Daniil Khazov, Commercial Director of UrbanTech Group of Companies

One of the most important tasks of any city infrastructure is to increase the mobility of its citizens. It should provide convenient access to workplaces, bringing peripheral and central districts closer together. It is now essential not only to get from A to B, but to choose how to do so - which transport to use.

It will be possible to ensure this choice by implementing the conception of ‘Transport as a service’ (Mobility-as-a-Service, MaaS). In other words, by creating a single infrastructure of planning and paying for any given journey within the citywide public transport system. 

In the People’s Republic of China, a national intellectual transport system is being built. This is being done in order to take the pressure off motorways, currently overloaded by heavy goods vehicles. Consequently it will unite not only all forms of transport, but also the hubs created by intercity transport, as well as encompassing land, air and water ports. Passengers will be able to move quickly and comfortably between cities, and the country itself will be able to work out complex transport solutions for all manner of scenarios and potential volume of transportation, from local to nationwide.

Intellectual Transport System (ITS) is a digitised means of planning road-transport infrastructure and management, which allows for the increased mobility of the population and which also provides effective, safe traffic flow. Its task is to create a convenient and safe environment which facilitates movement around a city, making it both realistic and deliberate. When tackling road infrastructure renewal, it is vital to approach questions of project management and inculcation in a complex way, consistently creating ITS in accordance with priorities and expediency. 

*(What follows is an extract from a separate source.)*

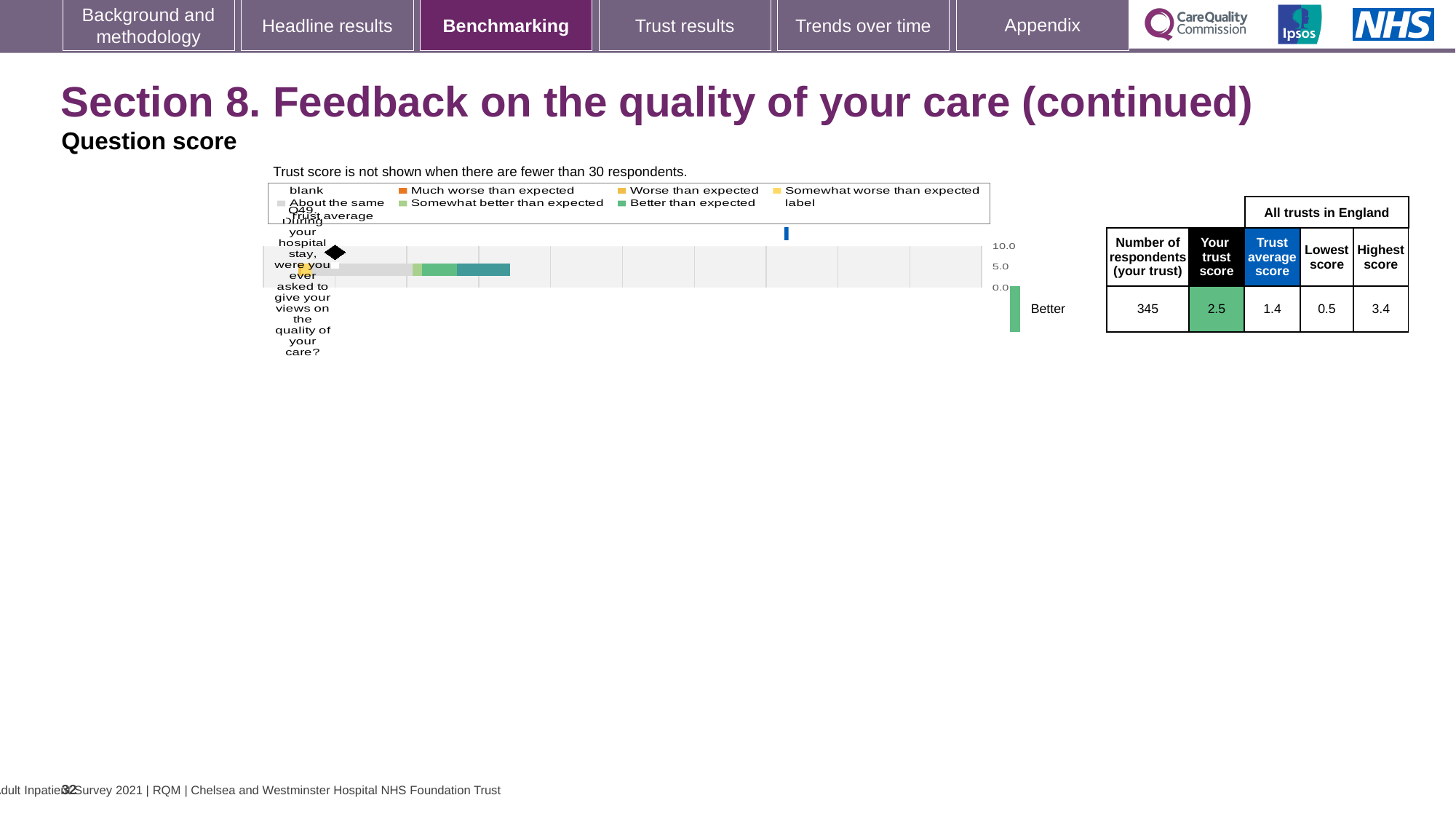
What is the trust average score for Q49 shown alongside the chart? 1.4 What kind of chart is used to show the Q49 benchmarking result? Bar chart What is the highest value shown on the chart's axis? 10.0 Is the trust score marker for Q49 on the chart greater or less than 5.0? less According to the note above the chart, when is the trust score not shown? When there are fewer than 30 respondents What is the trust score for Q49 shown alongside the chart? 2.5 Which is larger for Q49, the trust score or the trust average score? The trust score What is the highest score among all trusts in England for Q49? 3.4 How many respondents from the trust answered Q49? 345 What is the lowest score among all trusts in England for Q49? 0.5 By how much does the trust score for Q49 exceed the trust average score? 1.1 How many questions are plotted in the benchmarking chart? 1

Russia’s ITS is being built with funding from federal subsidies and regional budgets. From 2020 to 2024, it is envisaged that 42 billion roubles will have been invested further. At the same time, a federal project named ‘the Modernisation of public transport in cities and city agglomerations’ has been estimated at 203 billion roubles by 2024, and 417 billion roubles by 2025-30. A centralised system of transport management is necessary, operating with data received from all known sources, otherwise this expenditure could be less effectively distributed. 

Speaking of the future of the development of public transport, a certain aspiration to its multiprofile nature may be noted. It will provide a steady exchange of passengers from high-speed motorways, which will then seamlessly stream into city transport. In addition, in the coming years a vast implementation of unmanned technology is due to begin. This will enable the reduction of both traffic jams and road-traffic incidents. However, neither one nor the other is possible without the introduction of ITS. Only upon centralising the system’s development can it indeed begin to systematically improve the quality of the city environment and cope with its daily problems.